En novembre 2019, l’ambassade suisse à Khartoum refuse de délivrer le visa à Faven* en raison d’un soupçon de mariage de complaisance. Elle soulève notamment le fait que Faven* avait 17 ans au moment de son mariage et que l’acte n’avait pas été enregistré dans un bureau d’enregistrement public en Erythrée. L’ambassade retient également que les parents de Faven* n’ont pas donné leur consentement par écrit.
En janvier 2020, Faven* est auditionnée une première fois à l’ambassade. L’entretien se déroule en anglais, avec une interprète arabe alors que Faven* parle tigrinya. Elle doit expliquer son mariage avec Yonas*, leur vie commune avant le départ de celui-ci et les liens qu’ils entretiennent à distance. L’ambassade précise au SEM que le certificat de mariage ne comporte qu’un sceau illisible d’une mosquée et ne lui semble pas authentique. En mars 2020, Faven* a une seconde audition à l’ambassade, dans les mêmes conditions. L’ambassade la confronte à des divergences qu’elle estime percevoir entre ses allégations et celles de Yonas*. Les procès-verbaux des auditions sont envoyés au SEM.
En avril 2020, le SEM révoque l’autorisation d’entrée de Faven*, estimant qu’au vu des divergences de récit entre Yonas* et Faven* les conditions au regroupement familial selon l’art. 51 de la LAsi, à savoir l’existence d’un ménage commun et la séparation par la fuite, ne seraient pas remplies. Avec l’aide d’une mandataire, Faven* dépose un recours auprès du TAF contre cette décision du SEM. Elle dénonce notamment une violation de son droit d’être entendue en raison du refus de l’ambassade de l’auditionner en présence d’un·ex interprète tygrigna et les difficultés de compréhension en ayant résulté. Elle ajoute que son mariage avec Yonas* est attesté, que Yonas* a parlé d’elle dès ses premières auditions d’asile et que le versement mensuel d’argent de sa part démontre bien la réalité de leur couple.

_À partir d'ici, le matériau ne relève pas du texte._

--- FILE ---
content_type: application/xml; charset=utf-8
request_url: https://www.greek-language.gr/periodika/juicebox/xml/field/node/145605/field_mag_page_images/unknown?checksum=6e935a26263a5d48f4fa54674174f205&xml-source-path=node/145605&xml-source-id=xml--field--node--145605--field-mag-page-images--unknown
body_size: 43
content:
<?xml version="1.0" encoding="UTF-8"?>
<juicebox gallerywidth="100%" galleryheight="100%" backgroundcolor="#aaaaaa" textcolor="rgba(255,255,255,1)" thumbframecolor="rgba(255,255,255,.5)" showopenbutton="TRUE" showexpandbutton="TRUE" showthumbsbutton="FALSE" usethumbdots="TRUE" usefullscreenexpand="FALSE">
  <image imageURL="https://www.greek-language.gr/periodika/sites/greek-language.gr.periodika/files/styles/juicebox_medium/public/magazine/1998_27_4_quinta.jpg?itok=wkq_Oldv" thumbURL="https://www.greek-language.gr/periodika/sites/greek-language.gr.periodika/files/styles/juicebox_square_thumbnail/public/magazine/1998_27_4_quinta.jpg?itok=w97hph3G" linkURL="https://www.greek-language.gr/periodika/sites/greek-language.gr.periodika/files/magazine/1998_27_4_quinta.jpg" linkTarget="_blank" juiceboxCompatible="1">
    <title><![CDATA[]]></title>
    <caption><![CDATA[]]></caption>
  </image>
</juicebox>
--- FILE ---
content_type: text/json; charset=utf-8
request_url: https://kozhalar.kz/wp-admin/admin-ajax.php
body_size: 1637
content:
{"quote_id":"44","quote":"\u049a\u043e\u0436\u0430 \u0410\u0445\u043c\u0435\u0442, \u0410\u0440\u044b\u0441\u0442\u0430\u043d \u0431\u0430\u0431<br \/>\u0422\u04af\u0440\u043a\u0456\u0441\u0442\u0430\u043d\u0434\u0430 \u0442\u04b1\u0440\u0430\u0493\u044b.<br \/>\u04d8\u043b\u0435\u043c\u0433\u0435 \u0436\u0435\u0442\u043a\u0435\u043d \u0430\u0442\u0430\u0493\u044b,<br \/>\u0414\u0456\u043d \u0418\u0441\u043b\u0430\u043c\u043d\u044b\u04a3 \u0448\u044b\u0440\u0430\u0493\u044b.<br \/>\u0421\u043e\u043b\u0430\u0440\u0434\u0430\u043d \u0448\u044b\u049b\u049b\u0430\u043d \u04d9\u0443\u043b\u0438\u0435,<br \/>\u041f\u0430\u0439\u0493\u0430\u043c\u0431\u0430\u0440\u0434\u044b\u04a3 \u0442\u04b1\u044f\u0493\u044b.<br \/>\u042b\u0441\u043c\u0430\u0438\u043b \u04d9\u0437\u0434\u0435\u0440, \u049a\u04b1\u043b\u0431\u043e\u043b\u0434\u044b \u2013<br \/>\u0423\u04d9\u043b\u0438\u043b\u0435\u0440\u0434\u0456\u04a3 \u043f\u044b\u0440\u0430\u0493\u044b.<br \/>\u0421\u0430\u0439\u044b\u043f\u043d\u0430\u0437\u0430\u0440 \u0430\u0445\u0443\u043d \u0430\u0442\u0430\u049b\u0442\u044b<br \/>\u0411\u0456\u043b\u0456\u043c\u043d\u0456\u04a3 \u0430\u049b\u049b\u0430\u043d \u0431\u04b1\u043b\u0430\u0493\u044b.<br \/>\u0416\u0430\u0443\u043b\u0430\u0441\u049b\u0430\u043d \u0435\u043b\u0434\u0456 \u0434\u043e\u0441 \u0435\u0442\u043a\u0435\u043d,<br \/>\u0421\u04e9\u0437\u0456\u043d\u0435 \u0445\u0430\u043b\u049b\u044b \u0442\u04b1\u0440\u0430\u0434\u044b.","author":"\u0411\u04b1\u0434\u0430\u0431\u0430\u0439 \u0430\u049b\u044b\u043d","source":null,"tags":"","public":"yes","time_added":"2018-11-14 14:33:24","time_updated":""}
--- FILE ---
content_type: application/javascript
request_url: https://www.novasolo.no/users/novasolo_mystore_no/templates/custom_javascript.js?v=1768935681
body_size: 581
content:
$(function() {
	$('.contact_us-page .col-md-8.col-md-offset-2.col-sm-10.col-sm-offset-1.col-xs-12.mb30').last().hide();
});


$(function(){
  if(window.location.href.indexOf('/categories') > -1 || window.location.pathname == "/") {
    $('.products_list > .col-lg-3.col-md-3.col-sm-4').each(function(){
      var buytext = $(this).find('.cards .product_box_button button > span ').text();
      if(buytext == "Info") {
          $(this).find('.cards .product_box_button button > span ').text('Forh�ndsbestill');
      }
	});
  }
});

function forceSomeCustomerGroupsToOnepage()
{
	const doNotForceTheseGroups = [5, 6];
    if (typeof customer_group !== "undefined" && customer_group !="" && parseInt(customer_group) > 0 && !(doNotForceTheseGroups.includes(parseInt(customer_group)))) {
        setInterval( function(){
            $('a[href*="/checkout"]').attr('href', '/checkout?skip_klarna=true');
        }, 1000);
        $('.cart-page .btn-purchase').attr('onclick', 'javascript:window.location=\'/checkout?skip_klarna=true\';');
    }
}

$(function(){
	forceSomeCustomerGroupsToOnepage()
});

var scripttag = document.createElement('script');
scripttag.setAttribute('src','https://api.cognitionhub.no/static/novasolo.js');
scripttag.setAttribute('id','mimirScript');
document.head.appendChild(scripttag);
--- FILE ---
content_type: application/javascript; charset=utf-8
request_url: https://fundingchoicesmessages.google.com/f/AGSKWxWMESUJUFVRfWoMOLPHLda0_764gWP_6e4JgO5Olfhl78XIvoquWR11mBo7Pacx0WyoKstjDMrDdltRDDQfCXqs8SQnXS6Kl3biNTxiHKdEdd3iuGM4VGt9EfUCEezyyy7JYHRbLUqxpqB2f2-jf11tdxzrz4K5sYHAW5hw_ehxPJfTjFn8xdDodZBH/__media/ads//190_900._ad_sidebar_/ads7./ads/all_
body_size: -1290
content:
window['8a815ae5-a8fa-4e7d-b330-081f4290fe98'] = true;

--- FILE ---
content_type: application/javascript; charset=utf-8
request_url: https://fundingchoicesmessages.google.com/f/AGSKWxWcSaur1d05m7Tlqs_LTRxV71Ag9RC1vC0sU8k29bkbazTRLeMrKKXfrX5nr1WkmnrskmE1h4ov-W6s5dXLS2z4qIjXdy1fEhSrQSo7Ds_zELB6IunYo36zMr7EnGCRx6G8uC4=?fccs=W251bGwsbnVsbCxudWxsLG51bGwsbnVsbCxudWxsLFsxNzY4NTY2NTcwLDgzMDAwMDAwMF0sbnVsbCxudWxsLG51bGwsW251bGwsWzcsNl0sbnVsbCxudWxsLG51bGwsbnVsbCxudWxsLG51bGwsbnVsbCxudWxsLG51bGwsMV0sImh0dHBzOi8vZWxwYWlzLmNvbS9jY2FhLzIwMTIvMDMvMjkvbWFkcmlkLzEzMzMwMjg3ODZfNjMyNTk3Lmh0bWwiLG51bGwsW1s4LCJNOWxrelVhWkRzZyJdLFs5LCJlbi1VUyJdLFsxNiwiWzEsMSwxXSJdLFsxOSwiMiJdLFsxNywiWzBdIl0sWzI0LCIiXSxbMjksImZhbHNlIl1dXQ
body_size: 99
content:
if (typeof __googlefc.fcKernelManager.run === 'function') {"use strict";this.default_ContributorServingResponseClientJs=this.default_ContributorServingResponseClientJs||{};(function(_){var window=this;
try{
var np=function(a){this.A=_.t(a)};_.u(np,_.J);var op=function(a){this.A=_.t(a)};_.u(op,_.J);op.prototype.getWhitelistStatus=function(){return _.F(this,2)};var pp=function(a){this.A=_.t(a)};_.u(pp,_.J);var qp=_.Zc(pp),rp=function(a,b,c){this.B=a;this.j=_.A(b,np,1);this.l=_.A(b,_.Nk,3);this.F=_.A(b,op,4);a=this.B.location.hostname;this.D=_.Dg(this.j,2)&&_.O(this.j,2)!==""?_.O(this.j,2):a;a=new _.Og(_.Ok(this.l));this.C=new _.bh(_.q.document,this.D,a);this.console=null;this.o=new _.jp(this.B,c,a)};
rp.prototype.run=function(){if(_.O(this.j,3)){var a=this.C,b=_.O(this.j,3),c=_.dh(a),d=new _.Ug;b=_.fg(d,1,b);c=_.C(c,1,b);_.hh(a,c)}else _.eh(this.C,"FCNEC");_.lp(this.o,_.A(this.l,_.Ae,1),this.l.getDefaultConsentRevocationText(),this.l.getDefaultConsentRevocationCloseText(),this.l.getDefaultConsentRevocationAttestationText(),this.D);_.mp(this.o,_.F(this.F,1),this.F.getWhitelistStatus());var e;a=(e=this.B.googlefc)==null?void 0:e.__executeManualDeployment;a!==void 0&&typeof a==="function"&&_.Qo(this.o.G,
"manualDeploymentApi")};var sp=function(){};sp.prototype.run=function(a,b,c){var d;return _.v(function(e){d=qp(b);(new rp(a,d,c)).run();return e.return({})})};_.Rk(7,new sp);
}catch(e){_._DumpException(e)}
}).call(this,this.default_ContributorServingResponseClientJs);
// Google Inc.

En novembre 2020, Yonas* rend visite à Faven* au Soudan et en février 2021 Faven* annonce au SEM qu’elle est enceinte. Le SEM, invité à se prononcer par la juge, confirme sa décision de révocation. Selon lui, la grossesse de Faven* ne change rien au fait qu’il n’y aurait pas eu séparation du couple par la fuite. En septembre, Yonas* informe le SEM de la naissance de sa fille, A.*, soulignant la vulnérabilité de celle-ci et de son épouse, seules au Soudan.
En décembre 2021, le TAF admet le recours aux motifs que le SEM aurait pu dès le départ mener une instruction supplémentaire s’il avait eu des doutes au sujet du mariage et que Faven* étant âgée de plus de 16 ans au moment de celui-ci, cela ne heurte pas l’ordre juridique Suisse, d’autant qu’elle maintient, étant adulte, sa volonté de vouloir vivre en union conjugale avec Yonas*. Le TAF estime également, au regard des procès-verbaux, que les propos de Faven* et Yonas* convergent et ordonne l’octroi d’une autorisation d’entrée à Faven*. En février 2022, le SEM transmet à l’ambassade une autorisation d’entrée pour Faven* et sa fille A.*. Or, l’ambassade informe alors de l’impossibilité de délivrer un document de voyage pour A.*, car elle considère désormais que les parents seraient soudanais·e et non pas érythréen·e. L’ambassade exige qu’A.* dépose un passeport soudanais, alors que le certificat de mariage, les cartes d’identités de Faven* et Yonas* et le certificat de naissance de l’enfant attestent que la famille est d’origine érythréenne. En 2023, la famille est toujours en attente d’un laissez-passer pour A.*.